----- Extrait fourni

Catherine Fraixe au Mudam le 20 mars 2012Le Musée d’art moderne de Luxembourg (MUDAM), le Casino Luxembourg – Forum d’art contemporain et le Laboratoire d’arts visuels/IPSE de l’Université du Luxembourg avaient invité, le 20 mars 2012, Catherine Fraixe, docteur en histoire de l’art et enseignant à l’École nationale supérieure d’art de Bourges, à tenir une conférence sur l'histoire de l'art moderne à l'ère de la construction européenne. Un des principaux axes de travail de Catherine sont les relations culturelles entre les États-Unis et l’Europe de l’Ouest pendant la guerre froide.

La conférencière a examiné les tentatives conjointes des partisans américains d’une Fédération européenne et du Mouvement européen, qui regroupait les organisations militant pour une Europe unie, pour promouvoir à partir de 1952 un nouvel art européen. Pour elle, l’exposition "L'Œuvre du XXe siècle", présentée à Paris en mai 1952 pour célébrer la signature du Traité de Communauté européenne de défense (CED) et financée par la CIA par l’intermédiaire du Congrès américain pour la liberté de la culture, s’avère ainsi l’une des premières manifestations qui tenta de réunir les avant-gardes européennes historiques dans un musée français. Le rejet du Traité de Communauté européenne de défense en août 1954 par l’Assemblée nationale française a entraîné ensuite l’arrêt des aides américaines à ce nouvel "art européen".

Avant que l’art états-unien n’envahisse massivement les marchés européens à partir de la fin des années 50’ et surtout à partir de la Biennale de Venise de 1964, expose Catherine Fraixe, ce sont plutôt les Etats-Unis qui ont misé sur un art européen par des initiatives soutenues par leurs services secrets. Ils ont d’ailleurs créé à cette fin l’ACUE, l’American Committee for a United Europe. Ce fut dans un contexte très précis, celui du Plan Marshall d’aide américaine à la reconstruction de l’Europe et du soutien des Etats-Unis à la création de la CED. Pour Catherine Fraixe, les Etats-Unis voulaient façonner la politique, l’économie, la défense mais aussi la culture européenne selon leurs vœux. Les grands axes de cette "tentative d’instrumentalisation" seront l’exposition "L'Œuvre du XXe siècle", consacrée à l’art moderne européen, une notion nouvelle, un festival de musique destiné à la jeunesse et un concours de sculpture à Londres.

----------
----- Données fournies

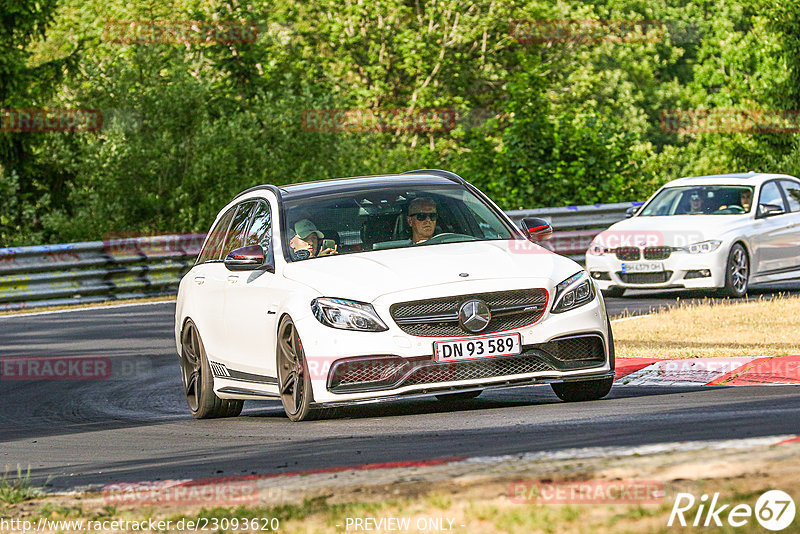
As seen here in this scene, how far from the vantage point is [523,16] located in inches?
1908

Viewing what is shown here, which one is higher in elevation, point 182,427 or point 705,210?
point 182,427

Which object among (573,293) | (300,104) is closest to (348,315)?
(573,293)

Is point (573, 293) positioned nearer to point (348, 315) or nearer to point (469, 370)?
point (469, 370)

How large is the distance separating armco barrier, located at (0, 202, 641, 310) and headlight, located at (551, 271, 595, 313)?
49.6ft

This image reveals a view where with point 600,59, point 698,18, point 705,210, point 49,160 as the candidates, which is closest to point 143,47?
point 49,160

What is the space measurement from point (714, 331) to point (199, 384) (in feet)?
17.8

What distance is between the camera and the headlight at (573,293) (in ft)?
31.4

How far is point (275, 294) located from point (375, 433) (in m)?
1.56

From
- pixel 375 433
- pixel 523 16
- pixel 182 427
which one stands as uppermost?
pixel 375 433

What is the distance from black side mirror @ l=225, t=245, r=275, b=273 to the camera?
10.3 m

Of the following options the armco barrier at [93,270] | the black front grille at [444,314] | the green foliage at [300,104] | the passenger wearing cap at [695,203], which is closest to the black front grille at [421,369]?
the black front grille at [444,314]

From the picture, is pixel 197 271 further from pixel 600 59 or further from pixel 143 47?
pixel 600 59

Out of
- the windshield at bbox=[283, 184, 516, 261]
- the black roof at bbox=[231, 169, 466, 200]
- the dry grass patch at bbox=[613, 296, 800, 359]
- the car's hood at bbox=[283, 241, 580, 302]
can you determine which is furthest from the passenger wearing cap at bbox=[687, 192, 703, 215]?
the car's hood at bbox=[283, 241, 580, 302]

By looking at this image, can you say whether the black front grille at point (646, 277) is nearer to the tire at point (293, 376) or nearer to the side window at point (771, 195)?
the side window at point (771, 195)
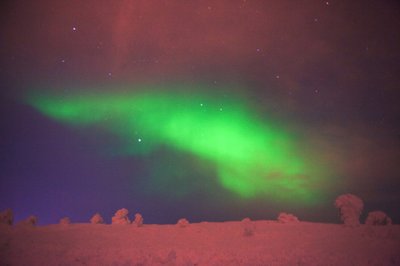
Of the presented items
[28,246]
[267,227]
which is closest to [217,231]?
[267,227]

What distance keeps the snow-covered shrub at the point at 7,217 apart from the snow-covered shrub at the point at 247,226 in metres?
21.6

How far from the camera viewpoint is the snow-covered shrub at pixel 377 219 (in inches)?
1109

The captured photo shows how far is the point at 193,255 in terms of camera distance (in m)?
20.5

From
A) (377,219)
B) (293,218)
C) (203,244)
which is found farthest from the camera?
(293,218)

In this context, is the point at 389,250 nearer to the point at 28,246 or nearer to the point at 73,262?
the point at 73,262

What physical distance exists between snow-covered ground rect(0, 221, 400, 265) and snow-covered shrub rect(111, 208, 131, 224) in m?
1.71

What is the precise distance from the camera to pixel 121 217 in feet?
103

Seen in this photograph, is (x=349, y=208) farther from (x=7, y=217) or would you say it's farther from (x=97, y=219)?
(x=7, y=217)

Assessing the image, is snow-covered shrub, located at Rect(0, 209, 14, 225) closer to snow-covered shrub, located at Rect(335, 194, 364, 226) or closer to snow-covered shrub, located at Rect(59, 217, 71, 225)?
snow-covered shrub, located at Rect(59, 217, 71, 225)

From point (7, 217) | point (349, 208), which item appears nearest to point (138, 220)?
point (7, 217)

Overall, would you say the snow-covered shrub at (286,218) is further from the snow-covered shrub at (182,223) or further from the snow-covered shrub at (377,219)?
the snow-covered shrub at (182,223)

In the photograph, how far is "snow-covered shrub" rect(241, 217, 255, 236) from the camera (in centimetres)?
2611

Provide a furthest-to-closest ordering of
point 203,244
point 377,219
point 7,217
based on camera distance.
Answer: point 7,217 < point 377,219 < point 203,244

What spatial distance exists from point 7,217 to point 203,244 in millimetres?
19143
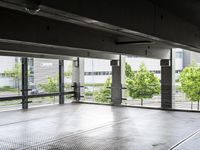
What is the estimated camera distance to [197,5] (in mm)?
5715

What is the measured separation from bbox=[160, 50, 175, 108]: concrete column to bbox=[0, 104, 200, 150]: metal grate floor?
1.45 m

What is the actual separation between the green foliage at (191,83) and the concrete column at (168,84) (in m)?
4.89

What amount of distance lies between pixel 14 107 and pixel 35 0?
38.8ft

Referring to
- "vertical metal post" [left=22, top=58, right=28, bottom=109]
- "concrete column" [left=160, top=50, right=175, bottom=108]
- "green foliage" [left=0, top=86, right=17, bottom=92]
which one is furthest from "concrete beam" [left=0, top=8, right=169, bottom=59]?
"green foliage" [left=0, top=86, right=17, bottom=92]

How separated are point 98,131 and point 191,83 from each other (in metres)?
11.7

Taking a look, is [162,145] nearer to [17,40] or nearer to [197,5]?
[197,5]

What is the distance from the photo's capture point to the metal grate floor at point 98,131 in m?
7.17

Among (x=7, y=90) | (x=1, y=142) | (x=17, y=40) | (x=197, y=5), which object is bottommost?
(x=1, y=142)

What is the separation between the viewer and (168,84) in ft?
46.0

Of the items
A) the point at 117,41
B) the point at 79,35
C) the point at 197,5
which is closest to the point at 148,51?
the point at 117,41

----------

■ **Consigne**
Recopiez le passage de l'extrait sur la conférence de Catherine Fraixe au Mudam en remplaçant "enseignant" par "professeur". Commencez aux mots "Catherine Fraixe au" et arrêtez-vous après "la guerre froide.". Appuyez-vous uniquement sur l'extrait.

■ **Résultat attendu**
Catherine Fraixe au Mudam le 20 mars 2012Le Musée d’art moderne de Luxembourg (MUDAM), le Casino Luxembourg – Forum d’art contemporain et le Laboratoire d’arts visuels/IPSE de l’Université du Luxembourg avaient invité, le 20 mars 2012, Catherine Fraixe, docteur en histoire de l’art et professeur à l’École nationale supérieure d’art de Bourges, à tenir une conférence sur l'histoire de l'art moderne à l'ère de la construction européenne. Un des principaux axes de travail de Catherine sont les relations culturelles entre les États-Unis et l’Europe de l’Ouest pendant la guerre froide.